Before the facility was closed in 2016, it had been a "standout example of the problems at the BOP's private prisons".[4]
Almost 700 Cibola County inmates staged a non-violent protest of prison conditions on April 23, 2001 and were tear-gassed.[5] In March 2013 about 250 inmates staged another non-violent protest, which was resolved peacefully. Prison officials declined to reveal the reason for the protest.[6] As of June 2002, 95% of prisoners held in Cibola County were undocumented Mexican nationals.[7]
From 2007-2016, 30 of the 34 citations against the facility were related to poor medical care, including the lack of an on-location doctor, failure to perform CPR, and lack of mental health evaluation for a suicidal inmate.[8]
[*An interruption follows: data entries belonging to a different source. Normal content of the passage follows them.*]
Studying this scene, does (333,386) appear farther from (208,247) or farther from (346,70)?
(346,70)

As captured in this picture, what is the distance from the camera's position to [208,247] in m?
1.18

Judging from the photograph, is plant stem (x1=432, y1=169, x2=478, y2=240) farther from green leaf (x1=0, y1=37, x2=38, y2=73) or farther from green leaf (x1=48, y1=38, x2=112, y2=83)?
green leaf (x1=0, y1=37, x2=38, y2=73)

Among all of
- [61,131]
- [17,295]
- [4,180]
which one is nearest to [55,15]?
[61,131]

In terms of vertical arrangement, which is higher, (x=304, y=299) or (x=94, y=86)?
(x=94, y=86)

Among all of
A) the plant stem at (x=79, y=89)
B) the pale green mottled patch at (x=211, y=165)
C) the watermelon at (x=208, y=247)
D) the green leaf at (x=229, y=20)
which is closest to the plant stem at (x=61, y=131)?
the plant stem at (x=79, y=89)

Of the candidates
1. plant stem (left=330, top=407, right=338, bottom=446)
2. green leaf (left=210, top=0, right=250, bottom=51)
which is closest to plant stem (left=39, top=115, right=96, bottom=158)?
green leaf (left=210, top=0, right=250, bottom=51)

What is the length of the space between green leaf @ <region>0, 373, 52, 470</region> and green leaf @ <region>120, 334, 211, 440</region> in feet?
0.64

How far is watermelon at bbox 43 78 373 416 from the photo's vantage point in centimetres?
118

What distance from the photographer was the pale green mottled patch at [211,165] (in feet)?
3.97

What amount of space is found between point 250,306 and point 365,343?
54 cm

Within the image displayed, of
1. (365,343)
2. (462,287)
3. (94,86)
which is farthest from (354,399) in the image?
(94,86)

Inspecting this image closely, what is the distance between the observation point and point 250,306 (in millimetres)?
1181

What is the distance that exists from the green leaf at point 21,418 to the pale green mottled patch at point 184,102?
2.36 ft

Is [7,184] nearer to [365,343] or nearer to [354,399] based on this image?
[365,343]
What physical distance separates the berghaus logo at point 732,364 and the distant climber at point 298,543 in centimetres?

In August 2016, Justice Department officials announced that the FBOP would be phasing out its use of contracted facilities, on the grounds that private prisons provided less safe and less effective services with no substantial cost savings. The agency expected to allow current contracts on its thirteen remaining private facilities to expire.[9] The same month CCA announced that their federal contract had not been renewed. The FBOP removed its last prisoner on October 1, and facility was slated to close with the loss of about 300 local jobs.[10]